[[ Extracted information, beginning ]]
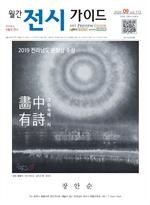 도서 이미지 - 월간 전시가이드 2020년 09월
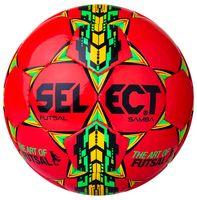 Мяч футзальный Samba №4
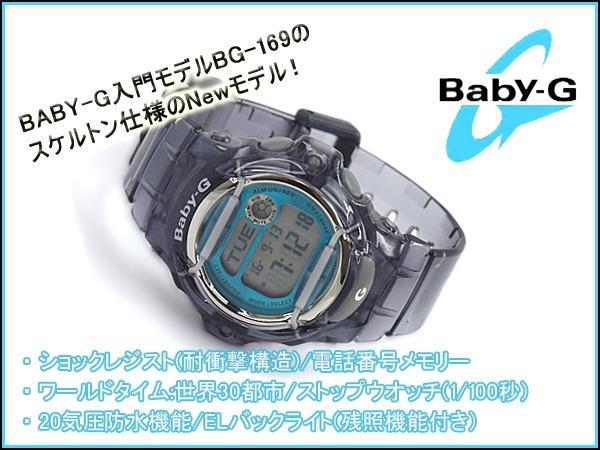 Baby G series reverse overseas model CASIO Digital Watch skeleton grey green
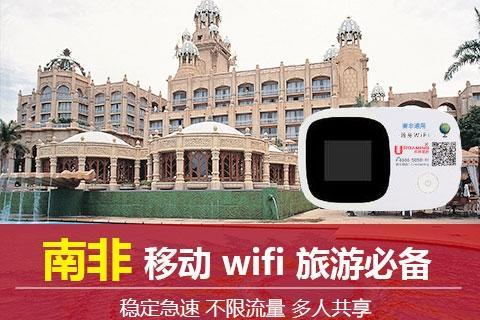 南非-南非WiFi【移动WIFI租赁】(环球漫游)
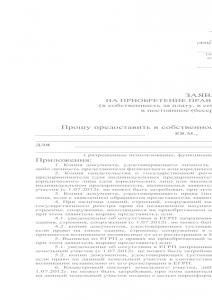 Заявление заинтересованного лица о намерениях. Приватизация земельного участка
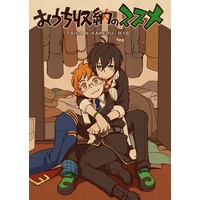 [Boys Love (Yaoi) : R18] Doujinshi - King of Prism by Pretty Rhythm / Taiga x Kakeru (【R18】おうち収納のススメ) / Aniki Otokodou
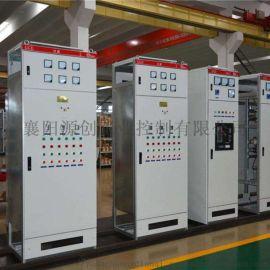 低压开关柜 低压电气控制柜  低压配电柜 低压柜
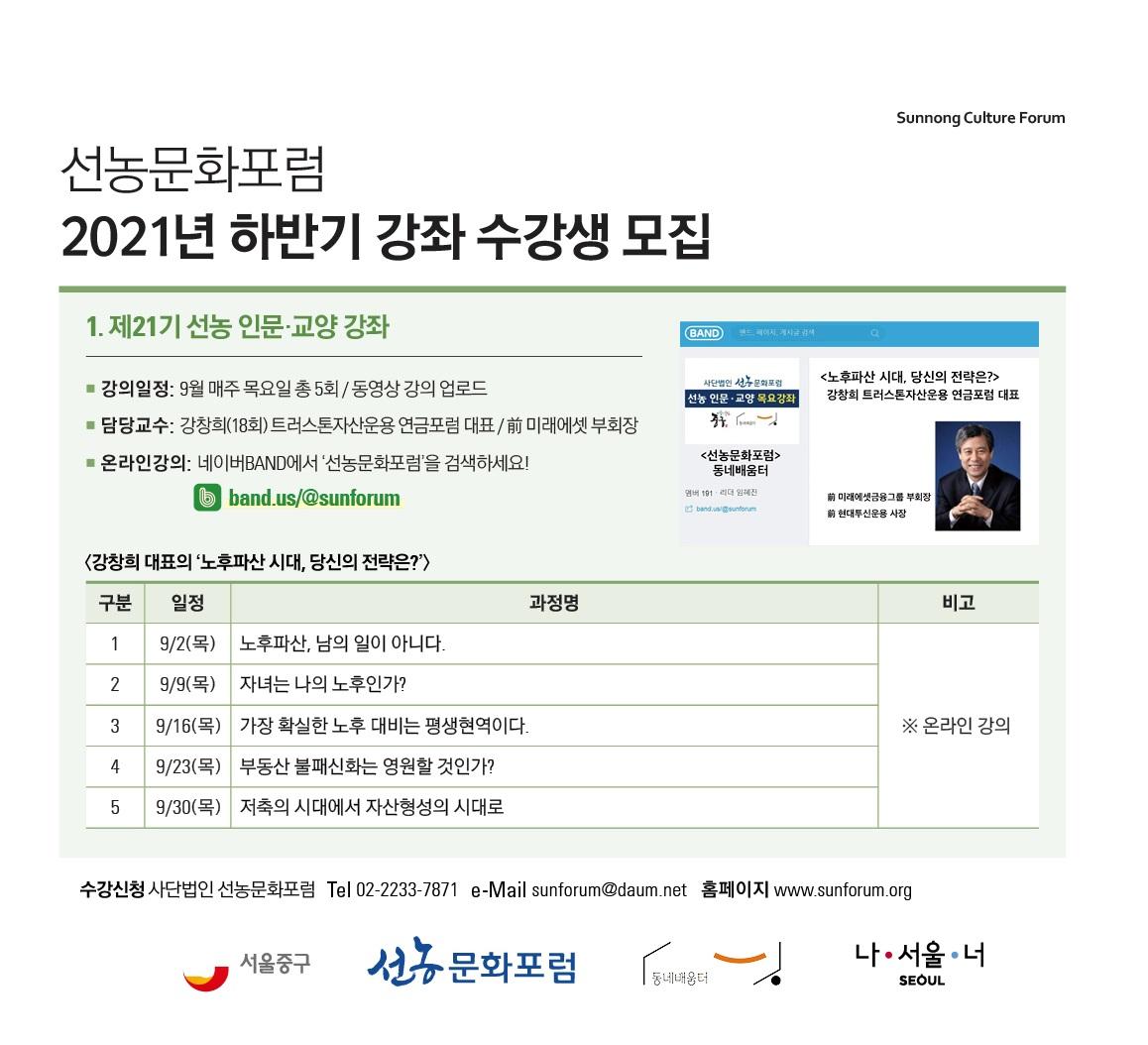 선농_제21기수강생모집_사대부고_편집용.jpg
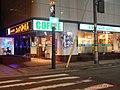 Komeda Coffee Honmachi Osaka.jpg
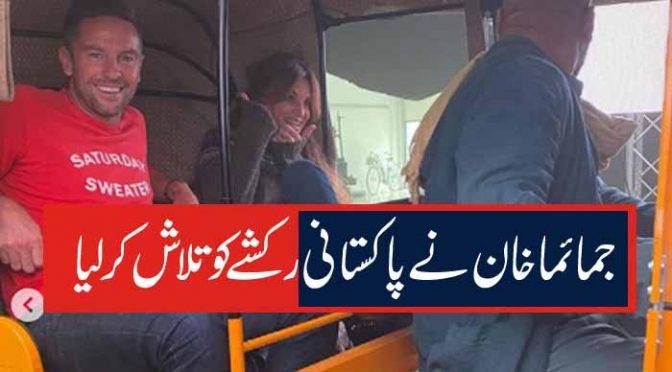 جمائما خان نے پاکستانی رکشے کو تلاش کر لیا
[[ Extracted information, end ]]
## Description of the task
Keep out the pictures, and copy exactly the lines from the one that contains "Baby G series" through the final line of the records above, both ends included.

## Response area
 Baby G series reverse overseas model CASIO Digital Watch skeleton grey green
 南非-南非WiFi【移动WIFI租赁】(环球漫游)
 Заявление заинтересованного лица о намерениях. Приватизация земельного участка
 [Boys Love (Yaoi) : R18] Doujinshi - King of Prism by Pretty Rhythm / Taiga x Kakeru (【R18】おうち収納のススメ) / Aniki Otokodou
 低压开关柜 低压电气控制柜  低压配电柜 低压柜
 선농_제21기수강생모집_사대부고_편집용.jpg
 Komeda Coffee Honmachi Osaka.jpg
 جمائما خان نے پاکستانی رکشے کو تلاش کر لیا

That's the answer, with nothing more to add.